Il y a des livres qui donnent envie d’écrire, de parler. D’autres de se taire, d’écouter. Ainsi Giacometti La rue d’un seul, de Tahar Ben Jelloun, suivi de Visite fantôme de l’atelier (2006). Gallimard a ceint l’essai d’une centaine de pages d’un bandeau blanc où, précédant Le Chat, L’homme qui marche suit Le chien, les trois bronzes aussi efflanqués l’un que l’autre, dans le même mouvement. Lisons.
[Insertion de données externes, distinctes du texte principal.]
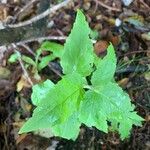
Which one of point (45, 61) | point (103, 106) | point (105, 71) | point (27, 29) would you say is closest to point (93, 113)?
point (103, 106)

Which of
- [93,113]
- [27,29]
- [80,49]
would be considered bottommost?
[27,29]

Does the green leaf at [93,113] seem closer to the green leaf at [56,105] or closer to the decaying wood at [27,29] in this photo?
the green leaf at [56,105]

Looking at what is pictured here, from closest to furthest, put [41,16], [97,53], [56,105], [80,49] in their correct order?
[56,105]
[80,49]
[41,16]
[97,53]

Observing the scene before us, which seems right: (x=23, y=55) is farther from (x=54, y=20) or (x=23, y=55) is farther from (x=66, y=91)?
(x=66, y=91)

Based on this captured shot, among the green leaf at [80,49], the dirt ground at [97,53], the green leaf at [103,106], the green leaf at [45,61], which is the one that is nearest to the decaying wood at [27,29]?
the dirt ground at [97,53]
« Il existe dans la médina de Fès une rue si étroite qu’on l’appelle « la rue d’un seul ». Elle est la ligne d’entrée du labyrinthe, longue et sombre. Les murs des maisons ont l’air de se toucher vers le haut. On peut passer d’une terrasse à l’autre sans effort. (…) En observant les statues de Giacometti, j’ai su qu’elles ont été faites, minces et longues, pour traverser cette rue et même s’y croiser sans peine. »
Solitude
« La solitude a un visage travaillé par des mains très humaines, ce visage n’est pas un masque, il est cette tête où vit un regard au bout d’une tige qui se donne comme un corps détaché de tout, avec des jambes si hautes, faites pour marcher éternellement jusqu’à rencontrer un autre visage dont l’expression est celle de la stupeur, une expression familière où les solitudes se reconnaissent sans se faire signe. C’est qu’elles proviennent toutes d’un même abîme, une blessure singulière, absolue, totale et sans la moindre compromission. Cela, c’est la beauté. Ce n’est ni l’harmonie, ni la régularité des traits et des humeurs, ni la complaisance à l’égard de la lumière et de l’apparence du bien-être. »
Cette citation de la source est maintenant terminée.